• Text segment:
Bieżuń  is a town in Żuromin County, Masovian Voivodeship, Poland. The town lies on the Wkra River. As of December 2021, it has a population of 1,807.

History

Jędrzej of Golczew, castellan of Płock, established the town at the end of the 14th century. Duke Siemowit IV of Masovia granted the city rights charter in 1406 and in 1869, during Russia's occupation, the town lost its city rights until 1994. Bieżuń was a private town, administratively located in the Płock Voivodeship in the Greater Poland Province of the Polish Crown. Prior to the Deluge the town was famous and had a strong castle, but it was destroyed during that war. Polish Crown Chancellor Andrzej Zamoyski was born there and lived in the palace he built while working on his code of civil laws known as Zbiór praw sądowych. During Zamojski's residency there, in 1767, Polish–Lithuanian Commonwealth king Stanisław August Poniatowski granted the renewal of the town charter under the Magdeburg rights.

• Given information:
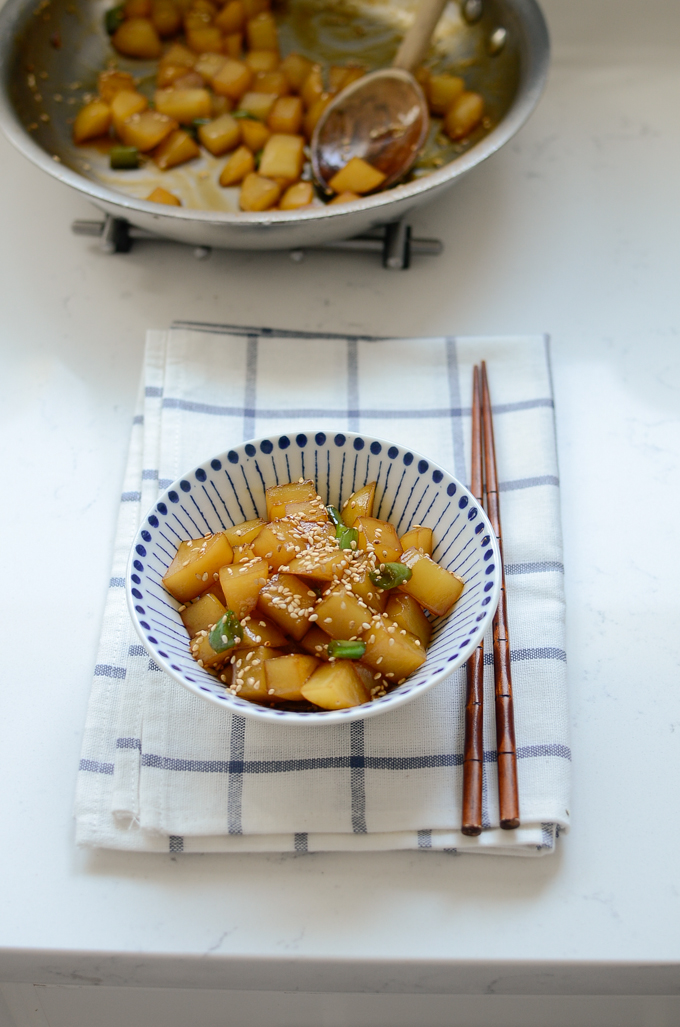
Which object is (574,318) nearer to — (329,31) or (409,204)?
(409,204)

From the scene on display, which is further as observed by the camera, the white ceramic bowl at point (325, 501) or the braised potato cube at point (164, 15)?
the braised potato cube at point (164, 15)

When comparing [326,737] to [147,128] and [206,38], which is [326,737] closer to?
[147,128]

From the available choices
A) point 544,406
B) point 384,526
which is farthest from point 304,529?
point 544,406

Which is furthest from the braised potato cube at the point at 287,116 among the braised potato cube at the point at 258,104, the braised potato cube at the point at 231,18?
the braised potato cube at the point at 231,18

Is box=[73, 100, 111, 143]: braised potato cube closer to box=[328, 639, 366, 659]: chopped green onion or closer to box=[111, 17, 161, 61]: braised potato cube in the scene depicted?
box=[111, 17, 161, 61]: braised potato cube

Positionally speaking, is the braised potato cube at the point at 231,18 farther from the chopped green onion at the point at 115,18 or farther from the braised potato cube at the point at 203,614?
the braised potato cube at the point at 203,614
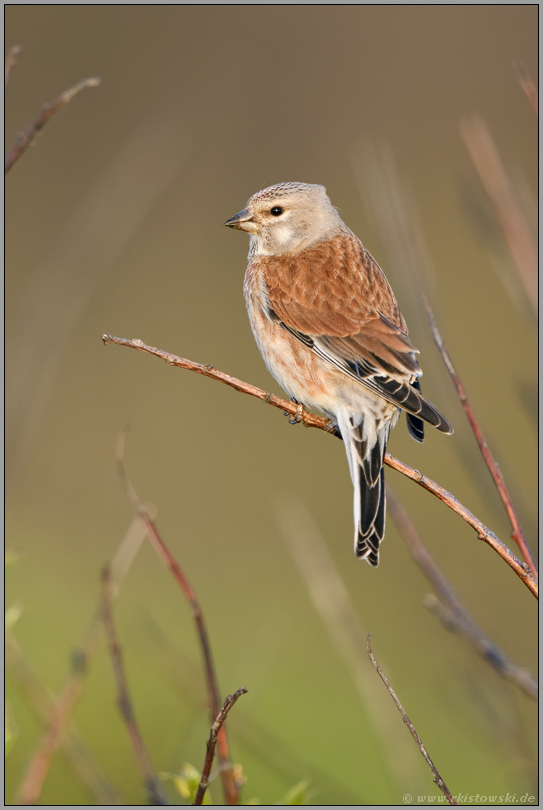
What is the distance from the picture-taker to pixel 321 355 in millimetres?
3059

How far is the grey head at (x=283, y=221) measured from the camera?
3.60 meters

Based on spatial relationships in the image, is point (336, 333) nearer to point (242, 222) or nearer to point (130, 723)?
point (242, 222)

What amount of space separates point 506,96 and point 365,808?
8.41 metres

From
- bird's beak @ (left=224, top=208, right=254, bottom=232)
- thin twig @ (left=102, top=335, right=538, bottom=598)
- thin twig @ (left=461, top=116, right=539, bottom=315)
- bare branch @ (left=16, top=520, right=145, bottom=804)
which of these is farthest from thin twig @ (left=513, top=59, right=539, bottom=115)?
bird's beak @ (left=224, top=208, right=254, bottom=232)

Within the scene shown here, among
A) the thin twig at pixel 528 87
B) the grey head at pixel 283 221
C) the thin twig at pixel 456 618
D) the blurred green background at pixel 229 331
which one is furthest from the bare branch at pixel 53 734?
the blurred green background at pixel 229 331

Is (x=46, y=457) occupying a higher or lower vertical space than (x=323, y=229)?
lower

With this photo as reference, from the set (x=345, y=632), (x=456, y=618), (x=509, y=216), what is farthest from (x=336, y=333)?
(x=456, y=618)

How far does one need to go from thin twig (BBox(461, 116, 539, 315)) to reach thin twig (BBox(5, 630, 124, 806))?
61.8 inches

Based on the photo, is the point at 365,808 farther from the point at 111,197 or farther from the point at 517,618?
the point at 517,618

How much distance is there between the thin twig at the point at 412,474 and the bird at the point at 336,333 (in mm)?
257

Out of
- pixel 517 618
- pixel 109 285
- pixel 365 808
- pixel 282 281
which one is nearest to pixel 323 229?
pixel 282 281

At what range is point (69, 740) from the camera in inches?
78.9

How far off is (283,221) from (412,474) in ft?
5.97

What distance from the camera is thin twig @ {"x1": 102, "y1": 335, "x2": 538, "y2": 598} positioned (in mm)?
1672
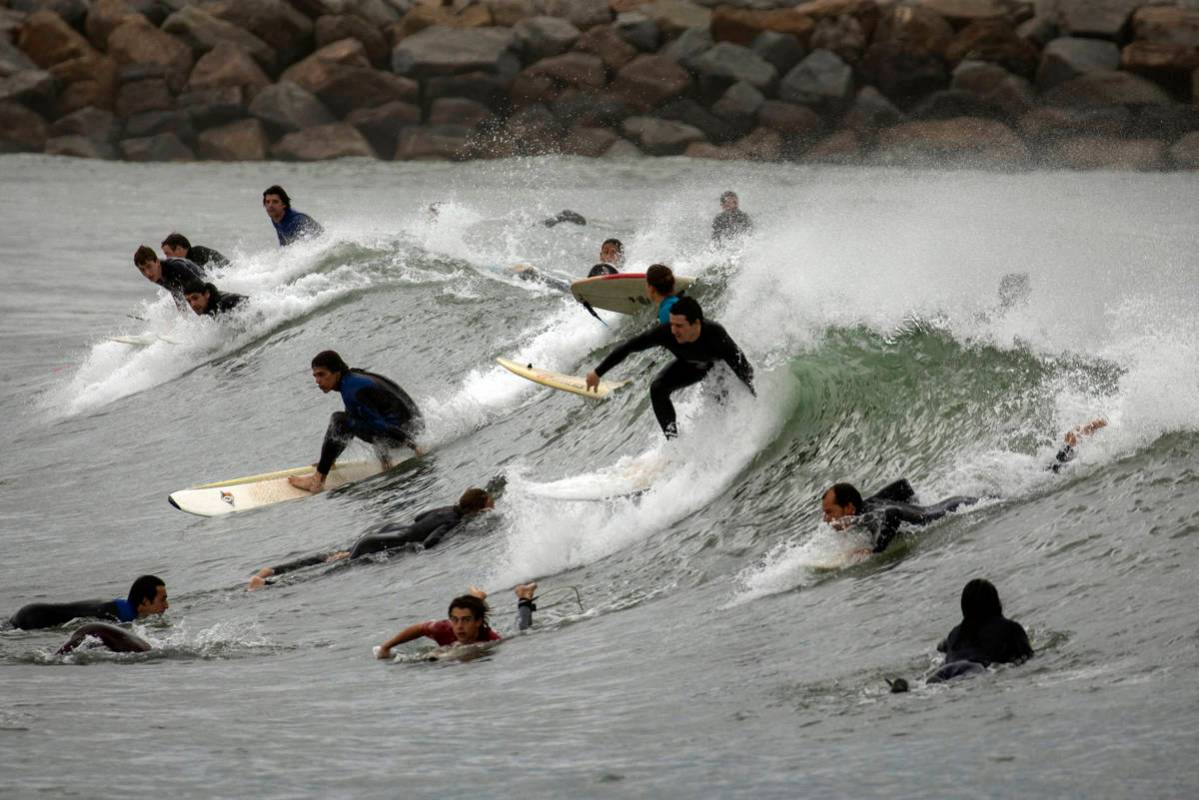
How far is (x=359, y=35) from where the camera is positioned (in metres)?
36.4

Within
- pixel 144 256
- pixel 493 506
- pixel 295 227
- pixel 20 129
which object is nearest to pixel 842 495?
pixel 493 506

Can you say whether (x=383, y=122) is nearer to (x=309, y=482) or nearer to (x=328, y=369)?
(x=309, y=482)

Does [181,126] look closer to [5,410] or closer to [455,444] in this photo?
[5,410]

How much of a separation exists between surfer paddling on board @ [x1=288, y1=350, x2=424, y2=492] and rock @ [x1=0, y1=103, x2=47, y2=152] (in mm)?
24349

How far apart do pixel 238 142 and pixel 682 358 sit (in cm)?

• Your tasks:
a) Count the lines in the records that contain the word "farthest", and reply with that number alone.
b) Carry on the text about Bieżuń from its last sentence.

• Answers:
a) 3

b)
After the Third Partition of Poland the town fell into the Prussia's domain, then during the War of the Fourth Coalition there was a small pitched battle between the Napoleonic troops and the Prussians, known as the Battle of Bieżuń, a French victory that took place on December 21–23, 1806. Between 1807-15 it was part of the Polish Duchy of Warsaw, then under the Russian dominion until 1918, when Poland regained independence. During the Polish–Soviet War, the Soviets invaded the town on 22 August 1920, and then briefly occupied it. Following the joint German-Soviet invasion of Poland, which started World War II in September 1939, the town was occupied by Germany until 1945. In 1942, the occupiers expelled around 100 Poles from the town. Expelled Poles were initially held in a camp in Działdowo and then deported to the Kraków District of the General Government in German-occupied southern Poland, while their houses were handed over to German colonists as part of the Lebensraum policy.

Sports
The local football team is Wkra Bieżuń. It competes in the lower leagues.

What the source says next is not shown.